Antasida selama kehamilan adalah obat yang diizinkan, tetapi hanya jika digunakan sesuai petunjuk dokter. Dimulai pada trimester kedua, wanita semakin memperhatikan pembakaran daerah dada - ini adalah mulas yang tersembunyi yang disebabkan oleh konsumsi makanan berlemak atau eksotis. Oleh karena itu, antasid menjadi obat pilihan, tetapi hanya tidak dapat diserap.

Di masa kecil

Antasida untuk anak-anak biasanya digunakan sejak dua belas tahun. Penggunaan pada usia yang lebih muda dapat diizinkan jika dokter bertanggung jawab atas perawatan dan memiliki pengalaman yang relevan dalam penggunaan kelompok obat ini di pediatri.

Video yang bermanfaat

Apa yang ditemukan obat antasid. Persiapan antasid, daftar yang diberikan dalam artikel, harus diberikan di bawah pengawasan dokter. Informasi yang berguna dapat ditemukan di video ini.

Dengan tukak lambung

Dalam pengobatan ulserasi usus, obat-obatan dari kelompok inhibitor pompa proton lebih sering digunakan. Penggunaan antasida dalam kasus ini tidak diinginkan, karena sangat mengurangi efektivitas terapi antibiotik.

Obat-obatan yang tidak dapat diserap, misalnya, Gastracid, Almagel dan sejenisnya, digunakan jika rasa sakit perlu dihentikan jika borok berdiameter kecil. Untuk menghilangkan rasa sakit, antasida gel dengan anestesi dipilih. Juga digunakan untuk mencegah rekurensi dan peningkatan asam.

Dengan duodenitis kronis

Mereka digunakan sebagai obat tambahan yang mengurangi sekresi, serta tambahan adsorben untuk duodenitis akut atau gastroduodenitis. Mereka digunakan dalam eksaserbasi duodenitis pada latar belakang bisul, pankreas atau patologi hati.

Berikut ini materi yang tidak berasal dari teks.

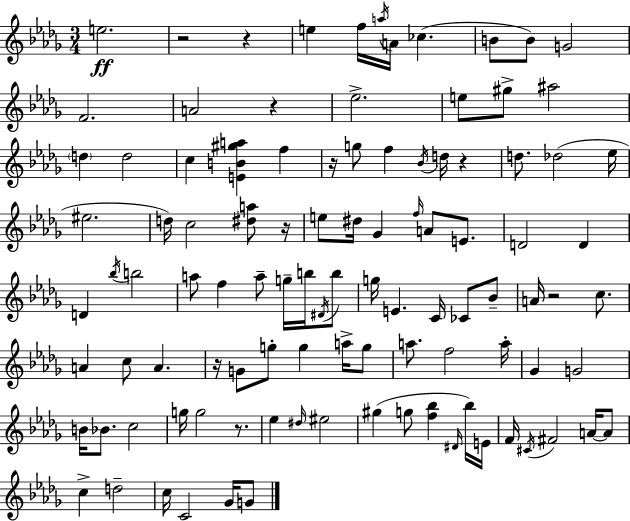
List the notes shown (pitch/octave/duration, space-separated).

E5/h. R/h R/q E5/q F5/s A5/s A4/s CES5/q. B4/e B4/e G4/h F4/h. A4/h R/q Eb5/h. E5/e G#5/e A#5/h D5/q D5/h C5/q [E4,B4,G#5,A5]/q F5/q R/s G5/e F5/q Bb4/s D5/s R/q D5/e. Db5/h Eb5/s EIS5/h. D5/s C5/h [D#5,A5]/e R/s E5/e D#5/s Gb4/q F5/s A4/e E4/e. D4/h D4/q D4/q Bb5/s B5/h A5/e F5/q A5/e G5/s B5/s D#4/s B5/e G5/s E4/q. C4/s CES4/e Bb4/e A4/s R/h C5/e. A4/q C5/e A4/q. R/s G4/e G5/e G5/q A5/s G5/e A5/e. F5/h A5/s Gb4/q G4/h B4/s Bb4/e. C5/h G5/s G5/h R/e. Eb5/q D#5/s EIS5/h G#5/q G5/e [F5,Bb5]/q D#4/s Bb5/s E4/s F4/s C#4/s F#4/h A4/s A4/e C5/q D5/h C5/s C4/h Gb4/s G4/e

Dalam kasus tukak lambung dan duodenitis sekunder, digunakan untuk menghilangkan ketidaknyamanan dan sakit perut, keparahan dan rasa kenyang dalam waktu singkat. Ini juga digunakan untuk mencegah terulangnya bentuk kronis duodenitis dan gastroduodenitis, saat menggunakan obat anti-inflamasi. Pilihan obat pada setiap tahap penyakit adalah ahli gastroenterologi.